# So who is your go to production provider?



## Lee (May 10, 2017)

I am talking personal needs here, you have something important who do you choose?

I have moved about a lot, not through bad choices per se, just because a provider appeals more than the existing. Looking back I would say the only provider that has been a consistent part of my hosting needs is Digital Ocean.

I have dumped the majority of the LET plans, the only one left is BuyVM, but the more I think about it I am not even sure now I need them for what I was intending.

Bottom line is that for my needs DO fits them all. Flexible plans, good locations, snapshots, backups, decent monitoring and alerts, auto ssh key set up, volumes and so on.

So I am beginning to think I will just stick with Digital Ocean from now on and migrate everything over. Without logging into to check I am sure it was 2013 I started using them and no, well no notable issues overall.

I am really becoming much more content creator than server tech, not that I would claim to be proficient in either.


----------



## WasNotWSS (May 10, 2017)

I don't have a single go-to- it really depends on the design and need of the build, and now that I've said that, we can all skip repeating that!

For a VPS where I don't want to have to worry about it spinning a disk and not being noticed (or cared about), I tend to go to Inception these days. Anthony spends as much time on his machines today as thought he's still his honeymoon. He spent two full days migrating his NAT user accounts from a deadpool provider- that's dedication.

> _EXTRACTED DATA_:
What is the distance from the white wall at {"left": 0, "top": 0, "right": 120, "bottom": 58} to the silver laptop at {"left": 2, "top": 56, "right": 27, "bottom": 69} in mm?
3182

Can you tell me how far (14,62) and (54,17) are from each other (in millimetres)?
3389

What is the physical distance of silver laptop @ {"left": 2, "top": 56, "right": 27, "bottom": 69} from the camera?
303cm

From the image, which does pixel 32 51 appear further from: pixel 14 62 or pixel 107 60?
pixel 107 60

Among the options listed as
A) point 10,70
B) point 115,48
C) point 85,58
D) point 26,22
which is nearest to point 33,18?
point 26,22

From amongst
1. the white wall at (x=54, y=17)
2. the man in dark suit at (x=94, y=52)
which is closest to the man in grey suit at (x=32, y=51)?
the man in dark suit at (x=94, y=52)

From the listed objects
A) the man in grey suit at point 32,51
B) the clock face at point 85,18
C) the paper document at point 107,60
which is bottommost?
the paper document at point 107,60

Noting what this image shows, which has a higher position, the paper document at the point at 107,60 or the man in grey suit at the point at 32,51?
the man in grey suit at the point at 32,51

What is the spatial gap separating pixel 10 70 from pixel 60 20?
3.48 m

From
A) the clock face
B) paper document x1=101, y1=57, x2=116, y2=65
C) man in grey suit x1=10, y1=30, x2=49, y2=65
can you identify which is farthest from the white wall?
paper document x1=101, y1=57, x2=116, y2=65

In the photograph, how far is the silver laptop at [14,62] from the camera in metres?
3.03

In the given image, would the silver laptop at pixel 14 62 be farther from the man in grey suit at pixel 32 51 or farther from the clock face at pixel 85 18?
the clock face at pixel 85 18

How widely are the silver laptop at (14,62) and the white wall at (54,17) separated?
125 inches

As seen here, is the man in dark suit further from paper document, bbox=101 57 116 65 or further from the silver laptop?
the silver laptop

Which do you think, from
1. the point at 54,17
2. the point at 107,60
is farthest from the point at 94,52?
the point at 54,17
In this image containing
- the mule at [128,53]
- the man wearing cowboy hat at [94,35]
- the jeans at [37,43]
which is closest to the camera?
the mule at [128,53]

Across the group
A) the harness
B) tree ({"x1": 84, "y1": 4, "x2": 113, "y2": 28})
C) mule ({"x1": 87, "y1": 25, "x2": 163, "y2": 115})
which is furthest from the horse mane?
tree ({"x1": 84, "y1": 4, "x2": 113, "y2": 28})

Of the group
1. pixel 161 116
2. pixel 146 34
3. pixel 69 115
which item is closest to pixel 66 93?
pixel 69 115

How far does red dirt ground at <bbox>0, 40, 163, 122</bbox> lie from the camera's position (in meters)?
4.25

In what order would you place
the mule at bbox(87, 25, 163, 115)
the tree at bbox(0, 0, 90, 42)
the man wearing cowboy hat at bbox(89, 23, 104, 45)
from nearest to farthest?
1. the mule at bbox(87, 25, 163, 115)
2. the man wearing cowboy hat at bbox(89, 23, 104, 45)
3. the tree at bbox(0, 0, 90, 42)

> _YOUR INSTRUCTIONS_:
Please state the year Lee gives for starting to use Digital Ocean in the forum thread about go-to production providers.

> _SOLUTION TO THIS TASK_:
2013